### Selected excerpt
========================

29 August 2013
Guccifer Special Services Requested
A sends:
Subject: Lockerbie bombing, political corruption. Scottish Crown Office.
Guccifer.
I assume that you realize that the Lockerbie bomber was not the Lockerbie
bomber but was fitted up for political reasons. The trial was a farce and
the SCCRC found compelling reasons to conclude that a miscarriage of justice
had occurred.
A complaint was issued to the Scottish police with 8 significant accusations
of criminal allegations of perjury and attempting to pervert the course of
justice.
http://lockerbiecase.blogspot.co.uk/2013/08/police-instructed-not-to-investigate.html
Frank Mulholland, Lord Advocate (sort of attorney general) issued the orders
to NOT investigate the criminal activities of the police surrounding the
Lockerbie trial.
So a lot of people are very pissed off at this ongoing clusterfuck of
institutionalized corruption.
Time for another approach.
If Guccifer was my dog I'd let him loose in Frank Mulholland's office. The
question is "How can I point Guccifer at Frank Mulholland and his Crown Office
communications?"

========================

### Given information

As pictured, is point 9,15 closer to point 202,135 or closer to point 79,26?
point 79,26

========================

### Brief 1
Reproduce the Lockerbie message word for word, everything from "A complaint was" down to "for another approach.".
### Brief 2
According to the Lockerbie message, why is it time for another approach?
### Brief 3
In the Lockerbie message, how many significant accusations did the complaint to the Scottish police contain?
Answer from the Lockerbie message alone.

### Worked answer 1
A complaint was issued to the Scottish police with 8 significant accusations
of criminal allegations of perjury and attempting to pervert the course of
justice.
http://lockerbiecase.blogspot.co.uk/2013/08/police-instructed-not-to-investigate.html
Frank Mulholland, Lord Advocate (sort of attorney general) issued the orders
to NOT investigate the criminal activities of the police surrounding the
Lockerbie trial.
So a lot of people are very pissed off at this ongoing clusterfuck of
institutionalized corruption.
Time for another approach.

### Worked answer 2
Frank Mulholland, the Lord Advocate, ordered that the police's alleged criminal activities around the Lockerbie trial not be investigated. This came even after a complaint with 8 significant accusations, and many people are very angry at this ongoing institutionalized corruption.

### Worked answer 3
8